*** Opening DATA ***
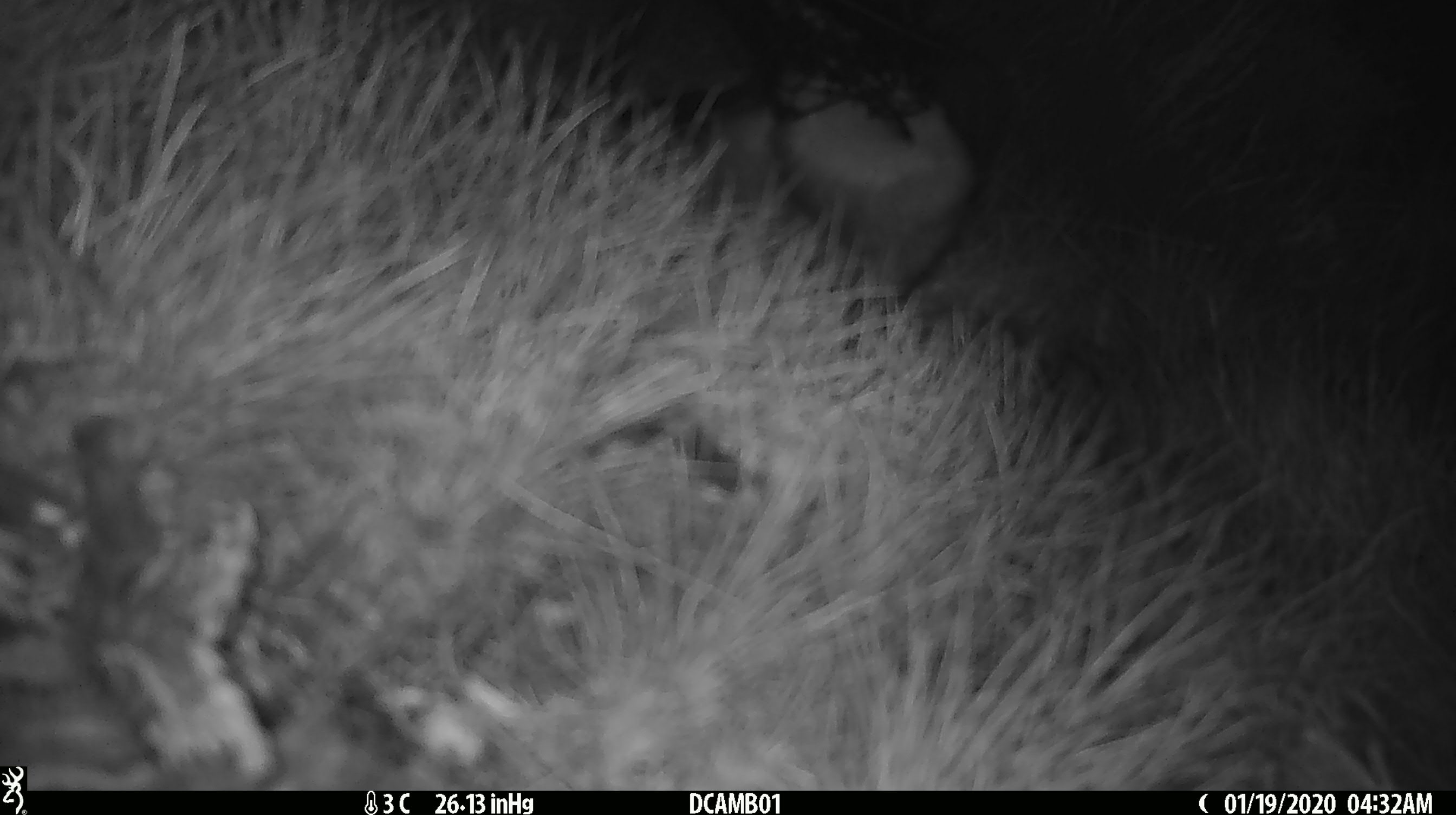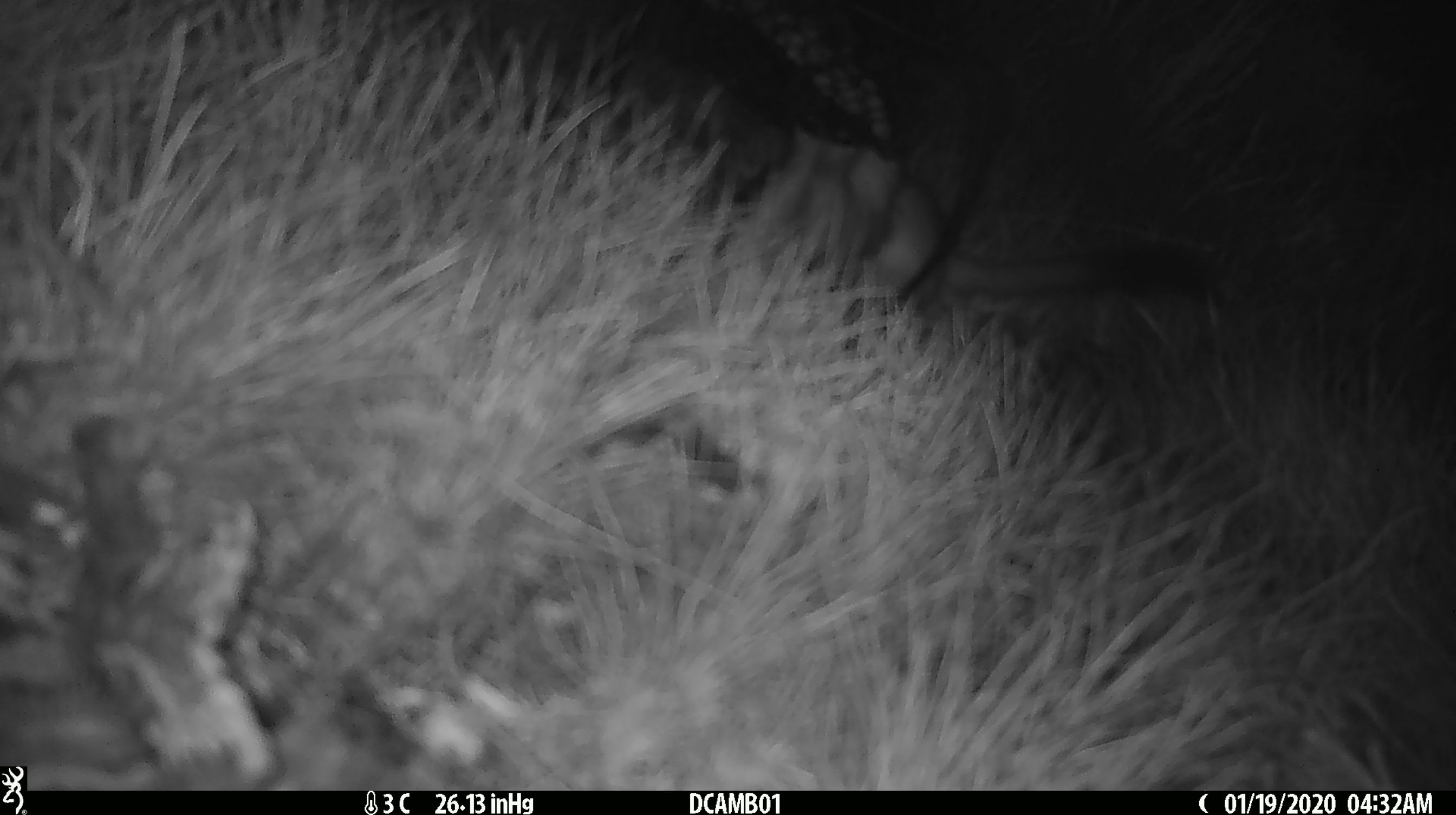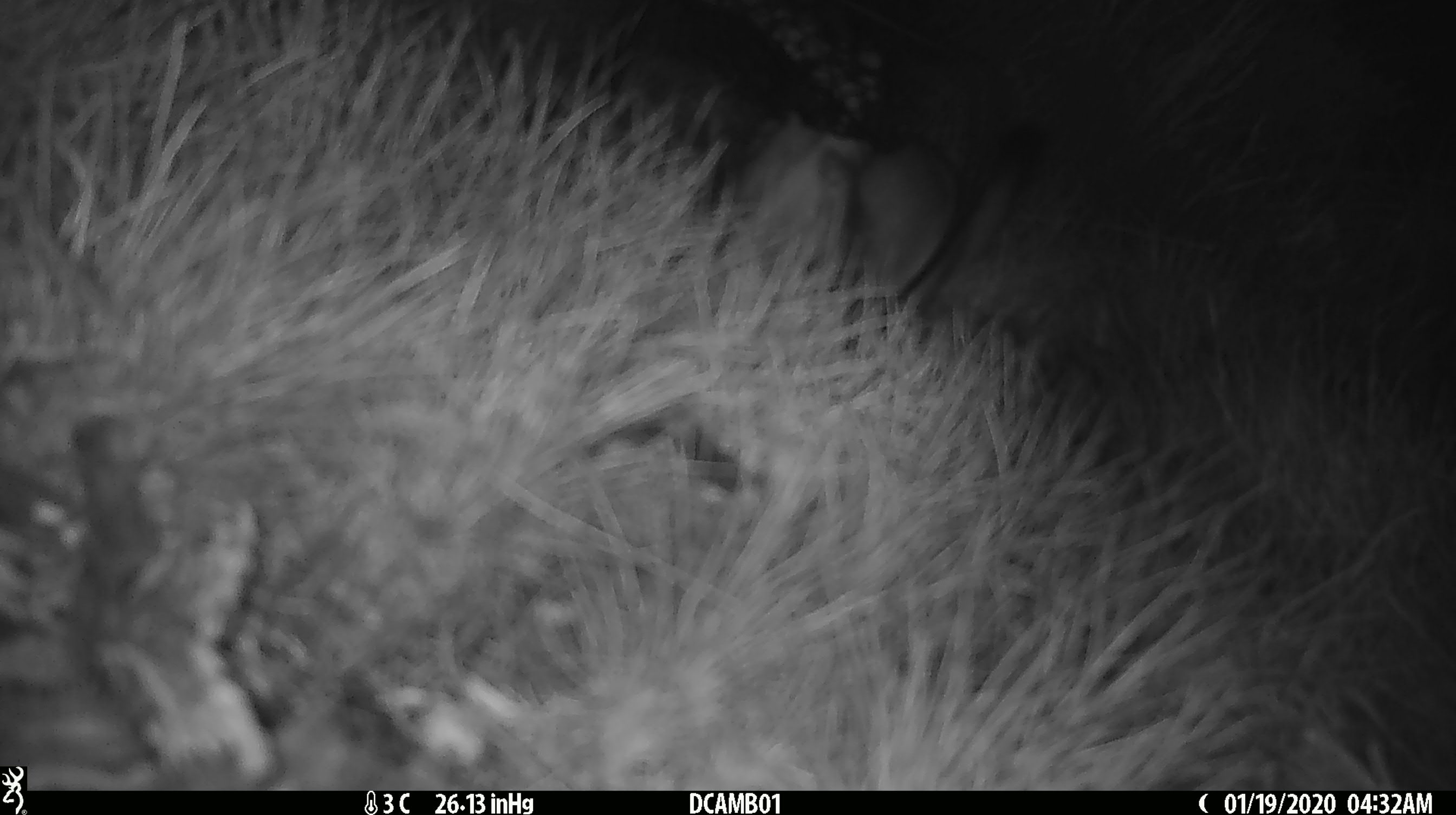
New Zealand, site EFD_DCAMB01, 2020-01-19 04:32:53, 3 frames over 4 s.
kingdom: Animalia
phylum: Chordata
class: Mammalia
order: Carnivora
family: Mustelidae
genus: Mustela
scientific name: Mustela erminea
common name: stoat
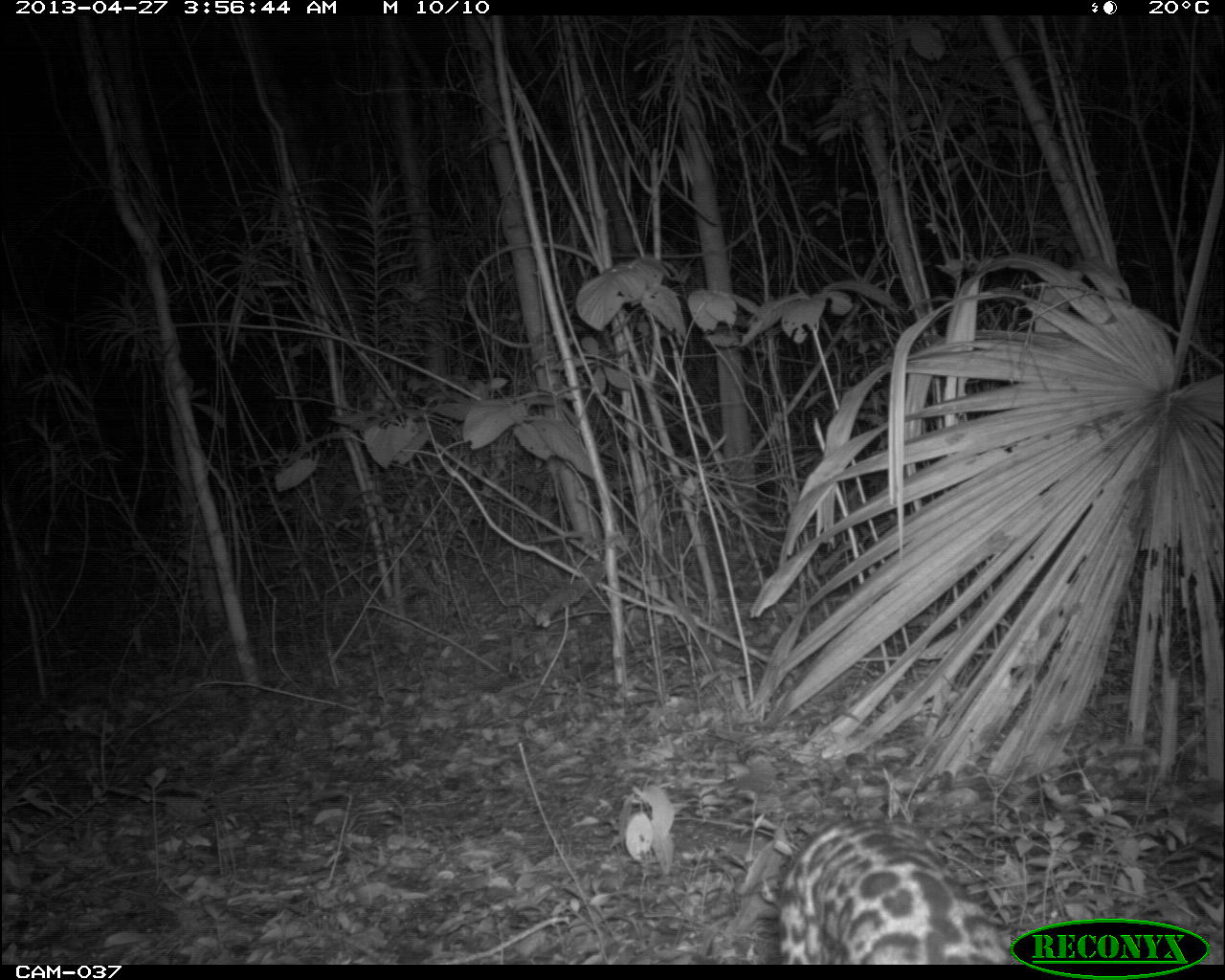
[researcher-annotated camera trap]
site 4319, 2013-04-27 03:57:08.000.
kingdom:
*** Closing DATA ***
BRIEF:
Please print the records above word for word, leaving every image out.

RESPONSE:
New Zealand, site EFD_DCAMB01, 2020-01-19 04:32:53, 3 frames over 4 s.
kingdom: Animalia
phylum: Chordata
class: Mammalia
order: Carnivora
family: Mustelidae
genus: Mustela
scientific name: Mustela erminea
common name: stoat
[researcher-annotated camera trap]
site 4319, 2013-04-27 03:57:08.000.
kingdom:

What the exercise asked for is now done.